Skip to content

Release v0.2.3

Latest

Choose a tag to compare

@zhe-pang zhe-pang released this 23 Jun 02:31
· 1 commit to main since this release

Highlights

This release improves documentation, expands FMHA capabilities with QV and FP8 support, introduces a TileLang-based FMHA backward implementation for large head dimensions, and adds new debugging and attention components including Guard Allocator and FlashKDA. It also delivers performance improvements across Paged MQA Logits and GDN Decode.

What's Changed

Documentation

Improved MATE documentation with clearer usage guides and tutorials.

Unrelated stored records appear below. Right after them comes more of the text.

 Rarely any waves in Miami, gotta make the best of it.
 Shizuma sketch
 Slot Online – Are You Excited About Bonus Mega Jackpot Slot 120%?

  • Enhanced documentation structure and usability.
  • Added more comprehensive tutorials and examples.

FMHA Updates

Expanded FMHA functionality and improved runtime performance.

FMHA Forward:

  • Added QV support.
  • Added FP8 support.
    • FP8 performance optimizations require an upcoming compiler release.
  • Improved workload balancing and partitioning in selected scenarios.

FMHA Backward:

  • Added a TileLang-based implementation for HeadDim 256-256.

DeepGEMM Updates

Added new DeepGEMM implementations and improved performance.

  • Added MUTLASS-based FP8 DeepGEMM implementation.
  • Added MUTLASS-based BF16 DeepGEMM implementation.
  • Improved Paged MQA Logits performance.

GDN Updates

  • Improved GDN Decode performance.

Memory Debugging

Added Guard Allocator for debugging memory-related issues.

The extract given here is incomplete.